--- TEXT EXTRACT ---

Exhibit 10.8
SECURITY AGREEMENT
This SECURITY AGREEMENT (this "Agreement") is dated as of
September 8, 2004 and entered into by and among XXXXXXXX'X INC., a Delaware
corporation (the "Company"), the other parties identified as a "Grantor" on
the signature pages hereto and such other parties as may become a Grantor
hereunder, by joinder or otherwise, after the date hereof (including the
Company, individually "Grantor", and collectively the "Grantors") and Xxxxxxx
Xxxx, as the Approved Trade Creditor lien collateral trustee (in such
capacity, the "Collateral Trustee") for and representative of each Approved
Trade Creditor (as defined below).

--- EXERCISE INSTRUCTIONS ---
1 – List every term that appears in quotation marks in the security agreement extract.
2 – Rewrite the security agreement extract from "Exhibit 10.8" to "(as defined below).", putting "Nevada" in place of "Delaware".
The listing after this point is separate material, unrelated to the security agreement extract.

--- GIVEN MATERIAL ---
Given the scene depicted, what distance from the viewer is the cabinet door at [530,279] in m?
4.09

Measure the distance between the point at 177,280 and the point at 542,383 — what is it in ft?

--- ANSWERS IN ORDER ---
1 –
Agreement
Company
Grantor
Grantors
Collateral Trustee

2 –
Exhibit 10.8
SECURITY AGREEMENT
This SECURITY AGREEMENT (this "Agreement") is dated as of
September 8, 2004 and entered into by and among XXXXXXXX'X INC., a Nevada
corporation (the "Company"), the other parties identified as a "Grantor" on
the signature pages hereto and such other parties as may become a Grantor
hereunder, by joinder or otherwise, after the date hereof (including the
Company, individually "Grantor", and collectively the "Grantors") and Xxxxxxx
Xxxx, as the Approved Trade Creditor lien collateral trustee (in such
capacity, the "Collateral Trustee") for and representative of each Approved
Trade Creditor (as defined below).